>> BEGIN Provided information

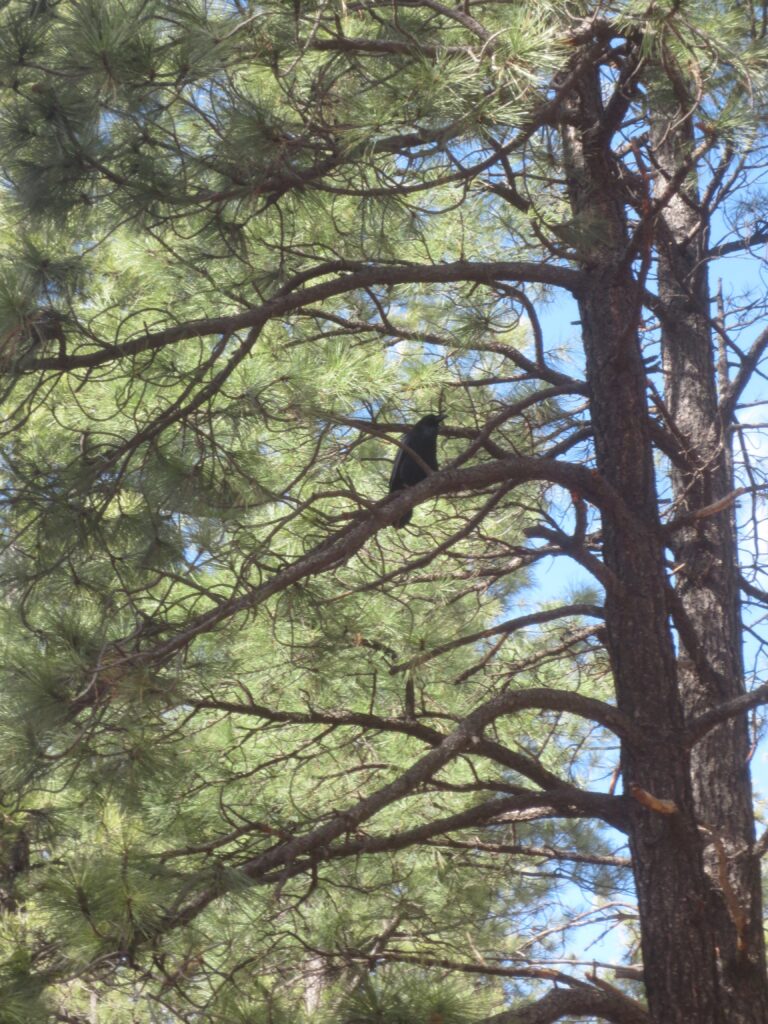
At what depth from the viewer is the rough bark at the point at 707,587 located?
3.16 m

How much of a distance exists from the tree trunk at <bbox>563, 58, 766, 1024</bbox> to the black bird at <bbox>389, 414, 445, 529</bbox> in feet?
2.08

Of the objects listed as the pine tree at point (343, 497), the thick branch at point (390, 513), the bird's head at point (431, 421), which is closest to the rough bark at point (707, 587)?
the pine tree at point (343, 497)

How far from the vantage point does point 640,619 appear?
3.48 m

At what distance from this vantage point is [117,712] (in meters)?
3.00

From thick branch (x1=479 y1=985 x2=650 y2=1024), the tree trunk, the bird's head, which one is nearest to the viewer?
thick branch (x1=479 y1=985 x2=650 y2=1024)

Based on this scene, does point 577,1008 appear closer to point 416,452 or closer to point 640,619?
point 640,619

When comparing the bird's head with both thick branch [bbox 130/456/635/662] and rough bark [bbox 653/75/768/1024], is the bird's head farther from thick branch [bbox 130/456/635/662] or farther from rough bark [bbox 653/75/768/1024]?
rough bark [bbox 653/75/768/1024]

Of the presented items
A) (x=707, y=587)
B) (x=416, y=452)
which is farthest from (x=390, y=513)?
(x=707, y=587)

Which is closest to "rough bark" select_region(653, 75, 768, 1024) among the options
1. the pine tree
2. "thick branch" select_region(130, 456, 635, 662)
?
the pine tree

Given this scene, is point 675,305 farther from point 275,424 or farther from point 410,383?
point 275,424

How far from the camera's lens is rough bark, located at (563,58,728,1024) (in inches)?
124

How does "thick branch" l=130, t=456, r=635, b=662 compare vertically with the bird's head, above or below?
below

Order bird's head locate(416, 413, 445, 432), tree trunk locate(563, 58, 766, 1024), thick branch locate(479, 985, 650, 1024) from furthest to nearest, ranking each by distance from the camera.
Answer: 1. bird's head locate(416, 413, 445, 432)
2. tree trunk locate(563, 58, 766, 1024)
3. thick branch locate(479, 985, 650, 1024)

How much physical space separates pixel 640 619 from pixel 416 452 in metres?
1.00
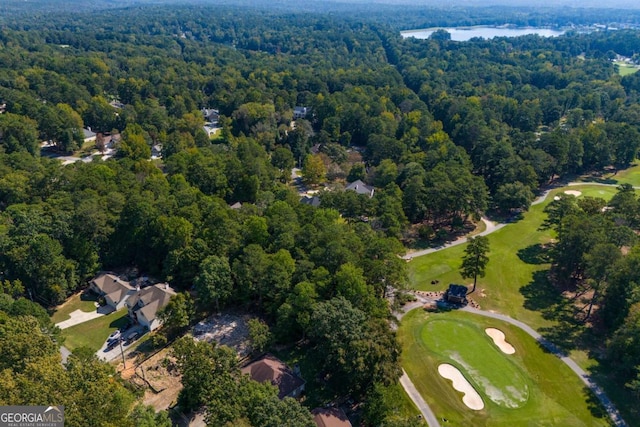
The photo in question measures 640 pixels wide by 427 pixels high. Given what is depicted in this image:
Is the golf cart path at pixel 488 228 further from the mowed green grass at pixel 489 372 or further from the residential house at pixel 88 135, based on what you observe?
the residential house at pixel 88 135

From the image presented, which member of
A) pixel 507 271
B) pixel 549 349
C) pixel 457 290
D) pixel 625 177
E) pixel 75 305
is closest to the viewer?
pixel 549 349

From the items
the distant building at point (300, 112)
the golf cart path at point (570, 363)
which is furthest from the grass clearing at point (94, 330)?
the distant building at point (300, 112)

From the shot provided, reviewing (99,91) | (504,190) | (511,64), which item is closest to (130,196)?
(504,190)

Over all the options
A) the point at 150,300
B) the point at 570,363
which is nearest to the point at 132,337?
the point at 150,300

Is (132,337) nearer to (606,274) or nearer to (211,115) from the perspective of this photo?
(606,274)

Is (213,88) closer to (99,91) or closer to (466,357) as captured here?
(99,91)

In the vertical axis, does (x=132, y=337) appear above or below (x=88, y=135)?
below

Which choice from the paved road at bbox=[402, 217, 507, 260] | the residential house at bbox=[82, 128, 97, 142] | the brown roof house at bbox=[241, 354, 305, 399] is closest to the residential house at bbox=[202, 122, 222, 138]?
the residential house at bbox=[82, 128, 97, 142]
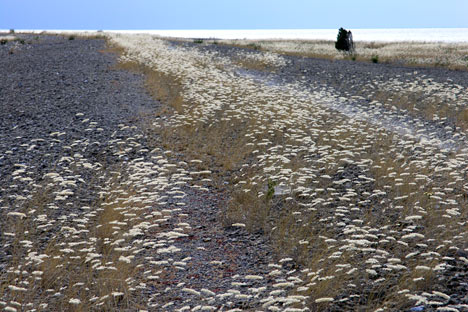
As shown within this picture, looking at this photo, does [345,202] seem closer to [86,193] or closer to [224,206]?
[224,206]

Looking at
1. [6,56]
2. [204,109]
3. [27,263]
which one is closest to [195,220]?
[27,263]

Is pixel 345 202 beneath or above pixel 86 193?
beneath

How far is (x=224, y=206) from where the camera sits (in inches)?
259

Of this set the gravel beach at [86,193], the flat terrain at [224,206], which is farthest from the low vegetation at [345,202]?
the gravel beach at [86,193]

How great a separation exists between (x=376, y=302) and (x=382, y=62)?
96.3 ft

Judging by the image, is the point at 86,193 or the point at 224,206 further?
the point at 86,193

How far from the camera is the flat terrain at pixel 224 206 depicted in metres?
4.22

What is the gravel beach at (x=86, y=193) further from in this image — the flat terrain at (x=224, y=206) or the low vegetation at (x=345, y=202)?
the low vegetation at (x=345, y=202)

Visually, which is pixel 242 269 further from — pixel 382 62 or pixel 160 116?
pixel 382 62

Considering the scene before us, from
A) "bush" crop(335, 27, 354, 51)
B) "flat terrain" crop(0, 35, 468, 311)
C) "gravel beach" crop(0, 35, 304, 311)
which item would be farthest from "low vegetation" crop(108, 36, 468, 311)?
"bush" crop(335, 27, 354, 51)

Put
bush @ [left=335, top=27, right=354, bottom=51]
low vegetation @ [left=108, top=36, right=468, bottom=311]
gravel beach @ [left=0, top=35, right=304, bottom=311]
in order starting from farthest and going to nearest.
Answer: bush @ [left=335, top=27, right=354, bottom=51] → gravel beach @ [left=0, top=35, right=304, bottom=311] → low vegetation @ [left=108, top=36, right=468, bottom=311]

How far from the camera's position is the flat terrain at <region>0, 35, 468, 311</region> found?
422 centimetres

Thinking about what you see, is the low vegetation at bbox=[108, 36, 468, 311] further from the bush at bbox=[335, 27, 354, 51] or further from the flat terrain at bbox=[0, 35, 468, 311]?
the bush at bbox=[335, 27, 354, 51]

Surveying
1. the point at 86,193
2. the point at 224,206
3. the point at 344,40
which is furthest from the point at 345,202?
the point at 344,40
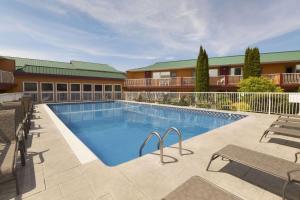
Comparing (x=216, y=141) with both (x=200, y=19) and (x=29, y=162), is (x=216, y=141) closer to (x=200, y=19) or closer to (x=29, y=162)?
(x=29, y=162)

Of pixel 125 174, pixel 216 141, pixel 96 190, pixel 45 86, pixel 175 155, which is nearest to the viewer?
pixel 96 190

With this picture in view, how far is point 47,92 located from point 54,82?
1622 mm

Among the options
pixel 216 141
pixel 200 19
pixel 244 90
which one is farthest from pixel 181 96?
pixel 216 141

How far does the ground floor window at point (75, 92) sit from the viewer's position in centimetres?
2302

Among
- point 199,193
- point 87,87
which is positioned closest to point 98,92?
point 87,87

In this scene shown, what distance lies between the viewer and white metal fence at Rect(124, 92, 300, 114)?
10797 mm

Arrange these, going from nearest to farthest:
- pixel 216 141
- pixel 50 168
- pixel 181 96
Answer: pixel 50 168 < pixel 216 141 < pixel 181 96

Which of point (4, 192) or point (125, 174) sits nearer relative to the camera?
point (4, 192)

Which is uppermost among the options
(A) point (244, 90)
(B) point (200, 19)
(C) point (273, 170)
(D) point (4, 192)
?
(B) point (200, 19)

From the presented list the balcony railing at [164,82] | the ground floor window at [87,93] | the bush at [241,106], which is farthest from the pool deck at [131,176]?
the ground floor window at [87,93]

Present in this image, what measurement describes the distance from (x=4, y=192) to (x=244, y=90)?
15.1 m

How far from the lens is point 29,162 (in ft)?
12.7

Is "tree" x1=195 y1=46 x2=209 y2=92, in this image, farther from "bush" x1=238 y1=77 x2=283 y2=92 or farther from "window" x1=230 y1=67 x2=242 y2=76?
"bush" x1=238 y1=77 x2=283 y2=92

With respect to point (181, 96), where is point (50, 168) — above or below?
below
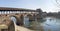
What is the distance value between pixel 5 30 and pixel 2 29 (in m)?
0.05

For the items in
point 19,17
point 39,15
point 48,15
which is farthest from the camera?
point 48,15

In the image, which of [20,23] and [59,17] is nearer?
[20,23]

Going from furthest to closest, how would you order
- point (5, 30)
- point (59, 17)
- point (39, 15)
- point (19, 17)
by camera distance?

>> END Provided information

:: Work required ::
Can you reproduce every item above word for word, leaving out the pictures?

:: Problem solution ::
At what depth from the viewer is the rough bark at the point at 707,587 located?
3.16 m

How much of a distance exists from the tree trunk at <bbox>563, 58, 766, 1024</bbox> to the black bird at <bbox>389, 414, 445, 529</bbox> in feet?
2.08

Of the objects listed as the pine tree at point (343, 497), the thick branch at point (390, 513), the bird's head at point (431, 421), which is closest to the rough bark at point (707, 587)?
the pine tree at point (343, 497)

How far from the vantage point does point 640,619 appear?
3.48 m

At what distance from this vantage point is [117,712] (in meters)?
3.00

From thick branch (x1=479 y1=985 x2=650 y2=1024), the tree trunk, the bird's head, which one is nearest to the viewer?
thick branch (x1=479 y1=985 x2=650 y2=1024)

Based on this scene, does point 577,1008 appear closer to point 416,452 or closer to point 640,619?
point 640,619

When comparing the bird's head with both thick branch [bbox 130/456/635/662] and rough bark [bbox 653/75/768/1024], is the bird's head farther from thick branch [bbox 130/456/635/662] or farther from rough bark [bbox 653/75/768/1024]?
rough bark [bbox 653/75/768/1024]

Of the presented items
A) (x=707, y=587)
B) (x=416, y=452)
which is farthest from (x=390, y=513)?
(x=707, y=587)

Which is closest to "rough bark" select_region(653, 75, 768, 1024) among the options
1. the pine tree
2. "thick branch" select_region(130, 456, 635, 662)
?
the pine tree

Given this scene, is point 675,305 farther from point 275,424 or farther from point 410,383?
point 275,424

How far from the camera's lens is rough bark, located at (563,58,728,1024) (in inches)?
124

How does "thick branch" l=130, t=456, r=635, b=662 compare vertically with the bird's head, above or below?
below

Order bird's head locate(416, 413, 445, 432), tree trunk locate(563, 58, 766, 1024), thick branch locate(479, 985, 650, 1024) from furthest to nearest, ranking each by distance from the camera.
Answer: 1. bird's head locate(416, 413, 445, 432)
2. tree trunk locate(563, 58, 766, 1024)
3. thick branch locate(479, 985, 650, 1024)

How much physical space separates pixel 640 619 from pixel 416 452 in metres?
1.00
The photo in question measures 640 pixels wide by 427 pixels high. Given what is depicted in this image:
Is the golf cart path at pixel 488 228 further from the mowed green grass at pixel 489 372 or further from the residential house at pixel 88 135, based on what you observe?
the residential house at pixel 88 135

From the image presented, which member of
A) pixel 507 271
B) pixel 549 349
C) pixel 457 290
D) pixel 625 177
E) pixel 75 305
is closest to the viewer?
pixel 549 349

From the items
the distant building at point (300, 112)
the golf cart path at point (570, 363)
which is furthest from the grass clearing at point (94, 330)?
the distant building at point (300, 112)

From the shot provided, reviewing (99,91) | (504,190) | (511,64), which item is closest to (130,196)?
(504,190)

Over all the options
A) the point at 150,300
B) the point at 570,363
which is nearest to the point at 132,337?
the point at 150,300

Is (132,337) nearer to (606,274) or nearer to (211,115) from the perspective of this photo?
(606,274)

Is (213,88) closer to (99,91) or closer to (466,357) as captured here?
(99,91)

In the vertical axis, does (x=132, y=337) appear above or below (x=88, y=135)?
below

Which choice from the paved road at bbox=[402, 217, 507, 260] | the residential house at bbox=[82, 128, 97, 142] | the brown roof house at bbox=[241, 354, 305, 399] is closest to the residential house at bbox=[202, 122, 222, 138]?
the residential house at bbox=[82, 128, 97, 142]
As shown within this picture, looking at this photo, does [345,202] seem closer to [86,193] or closer to [224,206]?
[224,206]

Looking at
1. [6,56]
2. [204,109]
3. [27,263]
which one is closest to [195,220]?
[27,263]

Is pixel 345 202 beneath or above pixel 86 193?
beneath

How far is (x=224, y=206) from where the camera sits (in inches)?
259

Of this set the gravel beach at [86,193], the flat terrain at [224,206], which is farthest from the low vegetation at [345,202]?
the gravel beach at [86,193]

How great a separation exists between (x=376, y=302) and (x=382, y=62)?
96.3 ft

Judging by the image, is the point at 86,193 or the point at 224,206 further?
the point at 86,193

How far from the camera is the flat terrain at pixel 224 206 depicted in metres?
4.22

What is the gravel beach at (x=86, y=193) further from in this image — the flat terrain at (x=224, y=206) or the low vegetation at (x=345, y=202)?
the low vegetation at (x=345, y=202)

Visually, which is pixel 242 269 further from — pixel 382 62 or pixel 160 116?
pixel 382 62

Considering the scene before us, from
A) "bush" crop(335, 27, 354, 51)
B) "flat terrain" crop(0, 35, 468, 311)
C) "gravel beach" crop(0, 35, 304, 311)
which item would be farthest from "low vegetation" crop(108, 36, 468, 311)?
"bush" crop(335, 27, 354, 51)

Put
bush @ [left=335, top=27, right=354, bottom=51]
low vegetation @ [left=108, top=36, right=468, bottom=311]
gravel beach @ [left=0, top=35, right=304, bottom=311]
in order starting from farthest and going to nearest.
Answer: bush @ [left=335, top=27, right=354, bottom=51] → gravel beach @ [left=0, top=35, right=304, bottom=311] → low vegetation @ [left=108, top=36, right=468, bottom=311]

How far from the camera's position is the flat terrain at <region>0, 35, 468, 311</region> found?
422 centimetres

Thinking about what you see, is the low vegetation at bbox=[108, 36, 468, 311] further from the bush at bbox=[335, 27, 354, 51] or further from the flat terrain at bbox=[0, 35, 468, 311]?
the bush at bbox=[335, 27, 354, 51]

Surveying
1. the point at 86,193
2. the point at 224,206
3. the point at 344,40
which is furthest from the point at 345,202?
the point at 344,40
Comparing (x=216, y=141) with both (x=200, y=19) and (x=29, y=162), is (x=216, y=141) closer to (x=200, y=19) or closer to (x=29, y=162)?
(x=29, y=162)

Of pixel 125 174, pixel 216 141, pixel 96 190, pixel 45 86, pixel 175 155, which is nearest to the viewer?
pixel 96 190

With this picture in view, how far is point 47,92 located from point 54,82?
1622 mm

Among the options
pixel 216 141
pixel 200 19
pixel 244 90
which one is farthest from pixel 181 96?
pixel 216 141

How far does the ground floor window at point (75, 92) sit from the viewer's position in centimetres?
2302

Among
- point 199,193
- point 87,87
which is positioned closest to point 98,92?
point 87,87

In this scene shown, what distance lies between the viewer and white metal fence at Rect(124, 92, 300, 114)?
10797 mm

Arrange these, going from nearest to farthest:
- pixel 216 141
- pixel 50 168
- pixel 181 96
Answer: pixel 50 168 < pixel 216 141 < pixel 181 96

Which of point (4, 192) or point (125, 174) sits nearer relative to the camera?
point (4, 192)

Which is uppermost among the options
(A) point (244, 90)
(B) point (200, 19)
(C) point (273, 170)
(D) point (4, 192)
?
(B) point (200, 19)

From the presented list the balcony railing at [164,82] | the ground floor window at [87,93] | the bush at [241,106], which is farthest from the pool deck at [131,176]?
the ground floor window at [87,93]

Present in this image, what measurement describes the distance from (x=4, y=192) to (x=244, y=90)?
15.1 m

How far from the lens is point 29,162 (in ft)?
12.7

Is "tree" x1=195 y1=46 x2=209 y2=92, in this image, farther from "bush" x1=238 y1=77 x2=283 y2=92 or farther from "window" x1=230 y1=67 x2=242 y2=76?
"bush" x1=238 y1=77 x2=283 y2=92

With respect to point (181, 96), where is point (50, 168) — above or below?
below
What is the distance value between pixel 5 30 and pixel 2 29 (in m)?
0.05

For the items in
point 19,17
point 39,15
point 48,15
which is farthest from the camera?
point 48,15

In the image, which of [20,23] and [59,17] is nearer?
[20,23]

Going from furthest to closest, how would you order
- point (5, 30)
- point (59, 17)
- point (39, 15)
- point (19, 17)
by camera distance?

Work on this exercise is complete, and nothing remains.